# Exercise passage

Friday, December 16, 2011

Surgery Today!


December 2, 2011

When I was on trial or heading to court for an appellate argument, I was always early.  I had thoroughly prepared and was “ready to rumble”.  I felt the same way about the Envoy Esteem mastoid surgery.  I had studied, I had reviewed, I had followed all the doctor’s orders, let’s go!

Judy and I left home at 5 AM for the 6 AM appointment.  A quiet morning with little traffic got us to the Oakbrook Terrace facility 15 minutes early.  We awaited staff to open the doors, filled out the forms and were escorted to a typical medical room.  Dr. Marzo stopped by, reviewed a few things and answered Judy’s questions.  A four hour surgery was expected—often extra time is needed to test the implant device to assure it is working as designed.  The anesthesiologist went through her explanations, a nurse of 40 years, Judy, followed up with down to earth expectations as well. In moments, I was asleep.


The nurses and my Judy were there as I awoke—where did the day go, 1:00 PM!  I had to stay for another hour or so as grogginess and pain continued.  Soon, prescriptions in hand, I was whisked away for the drive home.  Not feeling great and drifting in and out of sleep, Judy motored us home to the quiet Sun City farm town (endless corn fields are our back view).  The day was dark, cold, and drizzly.  I am thinking that this  is the first week of December and these Illinois people have nothing but colder and snowier to look forward to for the next three months—why did settlers settle here—why do retired folks stay here—no golf—no beaches—no fun!

I was resting for the rest of the day but a lot of pain limited my options.  Worse, we had turned off the cable and wi-fi when we left Illinois on Labor Day.  The cable company reported they could turn it on in five days—we will be outta here in four.  No basketball games, no football games, especially Michigan State/Wisconsin on Saturday, no politics, no surfing  the web.  I did have an ancient cell phone (18 months old) that could get me small screen e-mails and I could read my downloaded books on my I-Pad but this was truly roughing it.

Anyway, the surgery went well I am told, the pain will leave sometime and my two months of deafness in the left ear have begun.

# Actions to take
1: Summarize the surgery post in two sentences.
2: According to the surgery post, how long was the surgery expected to last?
3: Using the surgery post, explain why the writer had no cable or wi-fi while recovering at home.
The data that follow come from a separate source.

# Material provided
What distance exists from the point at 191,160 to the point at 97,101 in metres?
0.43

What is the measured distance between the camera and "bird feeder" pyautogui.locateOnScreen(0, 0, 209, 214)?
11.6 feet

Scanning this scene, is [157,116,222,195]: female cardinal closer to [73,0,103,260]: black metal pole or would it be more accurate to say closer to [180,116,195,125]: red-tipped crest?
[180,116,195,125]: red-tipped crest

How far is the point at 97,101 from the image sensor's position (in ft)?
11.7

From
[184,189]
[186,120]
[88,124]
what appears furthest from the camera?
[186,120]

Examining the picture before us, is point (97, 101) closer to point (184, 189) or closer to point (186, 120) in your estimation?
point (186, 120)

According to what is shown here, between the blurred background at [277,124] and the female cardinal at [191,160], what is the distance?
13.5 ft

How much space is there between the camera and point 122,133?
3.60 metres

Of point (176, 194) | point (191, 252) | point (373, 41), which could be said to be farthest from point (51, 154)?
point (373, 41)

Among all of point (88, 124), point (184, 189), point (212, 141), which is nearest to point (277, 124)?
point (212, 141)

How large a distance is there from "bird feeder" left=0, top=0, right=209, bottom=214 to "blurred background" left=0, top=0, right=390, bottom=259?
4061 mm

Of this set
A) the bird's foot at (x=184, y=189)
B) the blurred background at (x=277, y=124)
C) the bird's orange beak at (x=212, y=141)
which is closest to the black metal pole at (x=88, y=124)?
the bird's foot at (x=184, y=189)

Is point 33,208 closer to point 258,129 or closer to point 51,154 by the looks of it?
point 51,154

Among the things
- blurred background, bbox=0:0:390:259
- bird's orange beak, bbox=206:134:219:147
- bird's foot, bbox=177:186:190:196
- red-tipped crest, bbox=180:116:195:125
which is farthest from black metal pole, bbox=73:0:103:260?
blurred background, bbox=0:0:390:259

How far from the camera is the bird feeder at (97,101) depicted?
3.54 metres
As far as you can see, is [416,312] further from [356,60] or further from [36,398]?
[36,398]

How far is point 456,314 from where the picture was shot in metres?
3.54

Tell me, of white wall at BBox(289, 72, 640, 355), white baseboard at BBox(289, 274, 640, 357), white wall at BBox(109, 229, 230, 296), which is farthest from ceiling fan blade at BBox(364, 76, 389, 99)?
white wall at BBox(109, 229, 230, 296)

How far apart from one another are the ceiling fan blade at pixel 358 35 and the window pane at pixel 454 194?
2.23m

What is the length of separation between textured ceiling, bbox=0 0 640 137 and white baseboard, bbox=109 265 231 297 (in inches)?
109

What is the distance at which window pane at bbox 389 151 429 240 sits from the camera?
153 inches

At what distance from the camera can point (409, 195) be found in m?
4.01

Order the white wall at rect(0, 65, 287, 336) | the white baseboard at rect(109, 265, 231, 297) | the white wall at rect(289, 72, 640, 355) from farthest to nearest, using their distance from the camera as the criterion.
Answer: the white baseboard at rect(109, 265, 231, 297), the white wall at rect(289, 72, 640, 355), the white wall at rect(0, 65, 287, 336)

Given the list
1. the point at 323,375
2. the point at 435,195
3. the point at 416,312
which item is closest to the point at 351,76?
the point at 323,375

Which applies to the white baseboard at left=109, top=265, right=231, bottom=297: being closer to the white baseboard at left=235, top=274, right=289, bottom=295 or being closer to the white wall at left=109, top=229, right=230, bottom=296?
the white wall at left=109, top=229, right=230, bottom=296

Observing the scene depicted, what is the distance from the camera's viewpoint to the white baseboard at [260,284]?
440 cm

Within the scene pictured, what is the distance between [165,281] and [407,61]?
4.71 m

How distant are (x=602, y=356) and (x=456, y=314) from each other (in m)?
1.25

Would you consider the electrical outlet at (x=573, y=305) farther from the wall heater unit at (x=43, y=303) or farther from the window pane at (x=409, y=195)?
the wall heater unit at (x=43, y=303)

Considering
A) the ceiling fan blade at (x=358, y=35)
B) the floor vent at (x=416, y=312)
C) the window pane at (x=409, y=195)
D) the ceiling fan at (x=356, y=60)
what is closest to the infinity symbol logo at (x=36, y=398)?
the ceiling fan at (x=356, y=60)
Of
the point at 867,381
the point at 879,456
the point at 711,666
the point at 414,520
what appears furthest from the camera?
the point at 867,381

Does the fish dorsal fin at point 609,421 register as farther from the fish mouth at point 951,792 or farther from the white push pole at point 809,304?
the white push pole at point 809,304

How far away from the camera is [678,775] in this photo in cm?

# Solutions for each task
1: The writer and Judy arrived early at the Oakbrook Terrace facility for a 6 AM Envoy Esteem mastoid surgery, and the writer fell asleep after Dr. Marzo, the anesthesiologist, and Judy explained what to expect. The writer woke at 1:00 PM in pain, was driven home to a house without cable or wi-fi, and was told the surgery went well, with two months of deafness in the left ear now begun.

2: Four hours.

3: The cable and wi-fi had been turned off when the writer and Judy left Illinois on Labor Day. The cable company said it could turn service back on in five days, but they would be leaving in four.